鼻から大量の血が放物線を描きながら噴き出しオルガは倒れた。顔の形が変わるほどに打たれ徹底的に痛めつけられた。
「ニノォ~……」
痛みで悲鳴を上げる体を起こし手を伸ばすとニノは近付いてくる。
「まさに芸術だな」
ソウジの動きを芸術と言ったニノは魔剣を振りかざし大きく振り抜く。一瞬肉が裂ける音が響くとオルガの首が転がる。

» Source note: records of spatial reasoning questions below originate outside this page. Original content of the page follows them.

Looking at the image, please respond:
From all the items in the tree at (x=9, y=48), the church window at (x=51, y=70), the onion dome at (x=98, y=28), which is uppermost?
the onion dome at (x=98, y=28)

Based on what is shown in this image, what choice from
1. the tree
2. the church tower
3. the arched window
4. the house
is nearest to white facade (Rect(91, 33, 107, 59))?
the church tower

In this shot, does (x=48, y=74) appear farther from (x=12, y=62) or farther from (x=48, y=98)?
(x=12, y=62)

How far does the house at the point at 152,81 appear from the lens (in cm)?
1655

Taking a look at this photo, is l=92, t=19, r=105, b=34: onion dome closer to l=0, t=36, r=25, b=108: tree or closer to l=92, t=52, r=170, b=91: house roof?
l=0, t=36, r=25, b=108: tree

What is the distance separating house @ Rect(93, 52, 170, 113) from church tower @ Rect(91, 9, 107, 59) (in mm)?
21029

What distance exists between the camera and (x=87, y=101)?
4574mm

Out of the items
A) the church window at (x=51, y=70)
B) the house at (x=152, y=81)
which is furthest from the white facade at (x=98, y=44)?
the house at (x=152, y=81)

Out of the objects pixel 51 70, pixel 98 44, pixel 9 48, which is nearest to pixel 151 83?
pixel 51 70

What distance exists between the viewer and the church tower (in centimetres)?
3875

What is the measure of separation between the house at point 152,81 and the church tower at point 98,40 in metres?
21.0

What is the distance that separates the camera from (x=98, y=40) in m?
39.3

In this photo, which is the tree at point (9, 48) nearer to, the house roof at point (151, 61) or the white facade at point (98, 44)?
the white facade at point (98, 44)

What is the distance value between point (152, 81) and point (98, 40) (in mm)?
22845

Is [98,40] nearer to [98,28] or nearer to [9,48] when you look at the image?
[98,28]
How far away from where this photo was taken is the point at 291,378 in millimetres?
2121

「皮肉だなテツ。お前の努力を全て否定する怪物が実の父とはな……フハハハハ!!」
息子テツは努力を重ね何度も挫折を繰り返した強さだったがソウジは逆だった。持って生まれた才能を老人になり開花させ他を圧倒していく。体は命と引き換えに強くし、わずかな特訓で怪物と豹変したソウジを見てニノは思う。
これならばテツを討てると。悪魔に魂を売ったテツに悪魔そのものをぶつけるようなものだと。かつて初代魔王に自分の正義をぶつけ倒したが今では違う。
正義などない。ただテツが気に食わないから大量の命を奪い虐殺を繰り返していく。魔王の妻は笑う、父親と肩を並べ戦える事がこんなにも嬉しいと笑う。